As Transylvania’s crown prince, his impaling days as an enslaved soldier for the land-hungry Turks are behind him. Under his rule, Transylvania (seemingly populated by all of 200 people) has known a decade of peace, and he just wants to kick back with wife Mirena (Sarah Gadon) and son Ingeras (Art Parkinson).
But Turkish sultan Mehmed (Dominic Cooper, whose dollar-store villain shtick expired long ago) shows up demanding 1,000 boys as conscripts in his army, just as Vlad once was, and Ingeras, whom he intends to raise as his own. Vlad rejects the terms, but knows retaliation — and his people’s likely slaughter — is inevitable.
Thus, Vlad bargains with a cave-bound bloodsucker (Charles Dance, oozing all-too-brief ownage) to become a vampire. But it’s a trial run with a three-day soul-back guarantee. Vlad will gain flight, speed, strength, sensory awareness, this-year’s-model of “Predator”-vision and “dominion over the night” to defeat Mehmed. (He turns not into one bat, but a battalion — much like “Huntsman’s” ravens — that delivers video game power-combo beatdowns amid lame visual effects.) But if he can fend off his need to drink human blood, his mortal coil shuffles back on in 72 hours.
It’s OK, even welcome, for newbie screenwriters Burk Sharpless and Matt Sazama to tweak known mythology; it worked well enough in last summer’s energetically pulpy “Hercules.” But shoddy writing hopelessly herds them into a corner.
See, sunlight is a problem, so Vlad actually has 36 hours to fight. Once he knows to make hell while the sun sets, why not slit Mehmed’s throat on Night Two, safely secure the loved ones he might bite and detox in a castle keep until he’s clear? It’s not as if he grows weaker the more he uses his power or must stay within a certain distance of his family. Other than there being no movie, nothing is stopping this.

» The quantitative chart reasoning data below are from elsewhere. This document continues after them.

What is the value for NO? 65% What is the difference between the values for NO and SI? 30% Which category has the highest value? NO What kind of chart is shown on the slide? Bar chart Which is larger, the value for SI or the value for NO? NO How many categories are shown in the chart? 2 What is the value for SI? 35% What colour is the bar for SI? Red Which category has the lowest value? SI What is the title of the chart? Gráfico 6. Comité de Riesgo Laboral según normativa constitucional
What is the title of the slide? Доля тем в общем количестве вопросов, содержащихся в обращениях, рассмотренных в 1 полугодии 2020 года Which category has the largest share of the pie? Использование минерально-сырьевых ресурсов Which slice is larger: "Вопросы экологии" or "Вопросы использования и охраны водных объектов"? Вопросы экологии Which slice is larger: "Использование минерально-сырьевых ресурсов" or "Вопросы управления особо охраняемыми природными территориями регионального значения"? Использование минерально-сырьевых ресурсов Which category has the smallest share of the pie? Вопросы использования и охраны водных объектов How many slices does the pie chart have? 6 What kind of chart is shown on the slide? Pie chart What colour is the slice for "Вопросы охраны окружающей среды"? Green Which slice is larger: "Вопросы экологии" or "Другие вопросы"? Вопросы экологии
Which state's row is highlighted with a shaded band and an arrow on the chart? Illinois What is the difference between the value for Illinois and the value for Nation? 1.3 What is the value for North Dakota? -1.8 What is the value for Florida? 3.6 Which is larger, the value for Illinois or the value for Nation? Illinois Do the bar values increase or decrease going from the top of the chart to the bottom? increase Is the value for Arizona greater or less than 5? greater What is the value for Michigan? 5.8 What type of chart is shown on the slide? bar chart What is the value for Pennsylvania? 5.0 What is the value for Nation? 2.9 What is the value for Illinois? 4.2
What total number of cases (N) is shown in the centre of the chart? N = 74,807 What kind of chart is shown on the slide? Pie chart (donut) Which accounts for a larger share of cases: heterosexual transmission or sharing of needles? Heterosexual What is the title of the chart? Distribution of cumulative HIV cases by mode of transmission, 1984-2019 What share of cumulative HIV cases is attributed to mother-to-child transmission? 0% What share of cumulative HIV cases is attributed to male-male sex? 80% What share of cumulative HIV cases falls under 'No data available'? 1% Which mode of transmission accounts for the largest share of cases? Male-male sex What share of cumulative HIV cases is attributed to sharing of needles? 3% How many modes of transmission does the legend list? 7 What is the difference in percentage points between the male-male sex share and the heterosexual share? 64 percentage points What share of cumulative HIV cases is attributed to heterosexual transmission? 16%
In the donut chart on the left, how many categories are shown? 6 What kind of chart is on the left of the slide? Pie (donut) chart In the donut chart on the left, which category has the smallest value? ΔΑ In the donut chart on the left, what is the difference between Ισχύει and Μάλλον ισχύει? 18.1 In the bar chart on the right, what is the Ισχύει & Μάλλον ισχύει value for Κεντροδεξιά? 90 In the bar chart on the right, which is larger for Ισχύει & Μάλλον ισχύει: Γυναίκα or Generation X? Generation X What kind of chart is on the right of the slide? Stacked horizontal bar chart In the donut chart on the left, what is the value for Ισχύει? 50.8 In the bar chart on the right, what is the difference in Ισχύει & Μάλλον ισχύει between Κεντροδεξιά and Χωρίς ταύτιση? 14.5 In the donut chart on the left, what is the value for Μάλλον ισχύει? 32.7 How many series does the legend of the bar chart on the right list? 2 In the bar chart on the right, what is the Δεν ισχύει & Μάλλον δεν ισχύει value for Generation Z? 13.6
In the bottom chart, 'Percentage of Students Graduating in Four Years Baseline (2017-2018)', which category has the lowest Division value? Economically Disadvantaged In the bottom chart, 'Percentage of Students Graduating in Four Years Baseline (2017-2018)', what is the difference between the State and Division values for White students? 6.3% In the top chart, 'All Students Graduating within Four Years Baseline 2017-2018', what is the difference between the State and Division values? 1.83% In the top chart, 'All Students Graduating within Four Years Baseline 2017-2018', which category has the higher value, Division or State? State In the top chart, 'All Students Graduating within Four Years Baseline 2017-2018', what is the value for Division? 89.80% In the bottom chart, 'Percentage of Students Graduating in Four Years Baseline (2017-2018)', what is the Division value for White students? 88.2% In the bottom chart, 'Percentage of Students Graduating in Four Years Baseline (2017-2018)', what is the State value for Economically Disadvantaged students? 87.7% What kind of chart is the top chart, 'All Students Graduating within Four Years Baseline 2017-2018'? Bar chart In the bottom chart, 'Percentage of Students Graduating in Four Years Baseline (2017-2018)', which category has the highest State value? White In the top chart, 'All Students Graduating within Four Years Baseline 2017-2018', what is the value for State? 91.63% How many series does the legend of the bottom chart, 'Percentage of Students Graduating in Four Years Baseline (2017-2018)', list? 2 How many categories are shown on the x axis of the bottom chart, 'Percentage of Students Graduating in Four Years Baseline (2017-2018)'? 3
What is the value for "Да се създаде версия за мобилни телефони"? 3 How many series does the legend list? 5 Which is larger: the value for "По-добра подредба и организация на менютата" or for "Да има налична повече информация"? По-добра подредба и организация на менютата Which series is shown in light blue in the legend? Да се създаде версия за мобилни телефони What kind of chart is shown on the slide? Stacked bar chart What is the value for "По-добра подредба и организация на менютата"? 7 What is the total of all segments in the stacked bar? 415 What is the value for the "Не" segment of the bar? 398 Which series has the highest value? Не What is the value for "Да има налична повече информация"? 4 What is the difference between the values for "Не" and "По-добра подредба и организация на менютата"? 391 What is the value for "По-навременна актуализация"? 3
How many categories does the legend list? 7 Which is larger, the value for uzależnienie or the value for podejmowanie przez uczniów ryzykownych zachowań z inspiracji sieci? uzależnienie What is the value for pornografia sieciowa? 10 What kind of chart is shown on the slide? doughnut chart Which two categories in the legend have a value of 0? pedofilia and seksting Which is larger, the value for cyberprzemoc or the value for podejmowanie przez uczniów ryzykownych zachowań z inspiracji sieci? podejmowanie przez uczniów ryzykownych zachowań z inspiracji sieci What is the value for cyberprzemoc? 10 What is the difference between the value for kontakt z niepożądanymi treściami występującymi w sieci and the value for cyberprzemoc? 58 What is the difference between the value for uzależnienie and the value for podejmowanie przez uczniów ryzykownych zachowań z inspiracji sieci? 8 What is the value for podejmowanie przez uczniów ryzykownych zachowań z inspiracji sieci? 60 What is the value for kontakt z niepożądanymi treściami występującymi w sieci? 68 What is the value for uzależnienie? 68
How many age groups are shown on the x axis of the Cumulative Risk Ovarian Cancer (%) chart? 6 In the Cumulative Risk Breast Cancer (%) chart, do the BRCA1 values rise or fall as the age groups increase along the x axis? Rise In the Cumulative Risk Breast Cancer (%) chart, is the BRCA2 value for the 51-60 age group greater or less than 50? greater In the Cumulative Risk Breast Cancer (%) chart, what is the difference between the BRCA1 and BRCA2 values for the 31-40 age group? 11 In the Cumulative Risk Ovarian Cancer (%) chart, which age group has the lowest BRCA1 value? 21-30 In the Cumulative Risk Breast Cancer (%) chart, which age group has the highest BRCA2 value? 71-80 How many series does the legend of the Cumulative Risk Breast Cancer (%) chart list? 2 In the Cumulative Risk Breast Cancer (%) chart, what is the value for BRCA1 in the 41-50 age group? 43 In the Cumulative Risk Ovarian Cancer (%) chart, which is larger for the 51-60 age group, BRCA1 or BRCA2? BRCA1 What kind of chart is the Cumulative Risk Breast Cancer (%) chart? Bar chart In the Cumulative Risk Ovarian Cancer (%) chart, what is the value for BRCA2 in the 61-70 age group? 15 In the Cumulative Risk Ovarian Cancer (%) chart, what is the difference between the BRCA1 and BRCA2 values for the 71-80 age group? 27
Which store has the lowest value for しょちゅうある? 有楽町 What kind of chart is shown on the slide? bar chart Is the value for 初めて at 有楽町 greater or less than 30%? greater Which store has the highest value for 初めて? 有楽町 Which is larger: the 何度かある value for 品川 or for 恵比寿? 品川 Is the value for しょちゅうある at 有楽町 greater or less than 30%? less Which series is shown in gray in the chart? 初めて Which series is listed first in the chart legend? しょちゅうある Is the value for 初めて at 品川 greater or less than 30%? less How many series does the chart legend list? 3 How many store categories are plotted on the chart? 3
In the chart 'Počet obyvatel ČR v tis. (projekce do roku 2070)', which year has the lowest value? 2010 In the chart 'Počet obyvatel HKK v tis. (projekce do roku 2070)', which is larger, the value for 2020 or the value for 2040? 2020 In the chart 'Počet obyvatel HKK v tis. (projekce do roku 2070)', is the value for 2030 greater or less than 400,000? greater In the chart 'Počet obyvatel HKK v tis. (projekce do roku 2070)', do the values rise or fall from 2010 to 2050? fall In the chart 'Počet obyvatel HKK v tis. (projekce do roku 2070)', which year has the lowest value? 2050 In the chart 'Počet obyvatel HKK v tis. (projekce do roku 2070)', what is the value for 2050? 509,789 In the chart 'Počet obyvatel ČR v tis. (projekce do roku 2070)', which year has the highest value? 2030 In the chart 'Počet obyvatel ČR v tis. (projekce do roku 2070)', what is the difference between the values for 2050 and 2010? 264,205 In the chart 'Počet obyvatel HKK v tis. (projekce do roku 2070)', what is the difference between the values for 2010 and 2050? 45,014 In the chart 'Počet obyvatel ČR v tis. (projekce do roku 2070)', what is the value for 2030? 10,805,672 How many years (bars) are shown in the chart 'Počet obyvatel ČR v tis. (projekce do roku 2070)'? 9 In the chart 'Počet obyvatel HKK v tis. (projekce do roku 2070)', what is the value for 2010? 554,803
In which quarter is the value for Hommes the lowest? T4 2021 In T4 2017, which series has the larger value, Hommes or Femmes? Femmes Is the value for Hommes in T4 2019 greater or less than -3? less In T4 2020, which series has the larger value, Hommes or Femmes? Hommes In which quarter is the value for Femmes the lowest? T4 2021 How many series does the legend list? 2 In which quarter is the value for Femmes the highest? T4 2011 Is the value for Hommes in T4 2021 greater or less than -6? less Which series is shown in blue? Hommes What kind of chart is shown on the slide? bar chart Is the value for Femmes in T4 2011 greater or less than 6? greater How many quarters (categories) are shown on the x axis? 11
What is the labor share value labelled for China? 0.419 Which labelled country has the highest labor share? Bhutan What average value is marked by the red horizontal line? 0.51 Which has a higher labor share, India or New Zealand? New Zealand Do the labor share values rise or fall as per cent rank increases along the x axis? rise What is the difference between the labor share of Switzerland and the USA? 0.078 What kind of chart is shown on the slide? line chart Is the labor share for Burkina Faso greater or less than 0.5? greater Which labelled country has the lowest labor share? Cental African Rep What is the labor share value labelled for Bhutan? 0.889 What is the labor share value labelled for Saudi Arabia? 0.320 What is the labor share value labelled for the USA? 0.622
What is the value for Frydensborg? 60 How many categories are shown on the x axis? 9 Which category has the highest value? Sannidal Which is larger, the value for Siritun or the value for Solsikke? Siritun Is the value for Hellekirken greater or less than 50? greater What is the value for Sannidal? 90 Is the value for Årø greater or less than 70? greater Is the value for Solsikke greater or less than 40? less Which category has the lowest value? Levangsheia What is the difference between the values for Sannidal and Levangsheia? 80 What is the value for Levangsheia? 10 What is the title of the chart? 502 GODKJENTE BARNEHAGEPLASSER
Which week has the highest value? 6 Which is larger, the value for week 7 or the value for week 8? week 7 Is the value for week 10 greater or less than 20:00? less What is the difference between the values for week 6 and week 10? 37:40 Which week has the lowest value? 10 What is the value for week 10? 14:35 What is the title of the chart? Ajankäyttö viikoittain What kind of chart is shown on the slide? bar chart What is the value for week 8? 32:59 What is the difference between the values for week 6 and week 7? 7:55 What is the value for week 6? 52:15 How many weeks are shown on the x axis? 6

Back to that sunlight. Imagine if the DeLorean just began traveling through time at 73 miles an hour instead or if it was suddenly kosher for Mogwai to eat after midnight. Once Vlad feeds (a not-so-spoiler alert), he can conveniently blot out the sun to fight in daylight. Also, why create other vampires when he can lay waste to hordes on his own … if not simply for the film to manufacture danger for his family? And how does Mehmed learn how to fend off vampires in an hour or two? Google?
“Dracula Untold” isn’t a total wash. It has a whiff of source-material subtlety (we recognize Dracula’s hype man without hearing his name) and wit (Evans’s deadpan “Well, that’s useful” when testing his powers). The Transylvanians also respond perfectly once they learn of Vlad’s devilish bargain, and director Gary Shore (making his feature-length debut) does muster one visually poignant bit suggesting Vlad is impossibly stuck between two worlds.
But that just clears the low bar of being more tolerable than “I, Frankenstein” — a non-Universal film that nevertheless similarly defiled a classic character in futile franchise hopes. Ultimately, “Dracula Untold” is the preemptive “Green Lantern” of this particular cinematic master plan, just another failure to retcon down the road.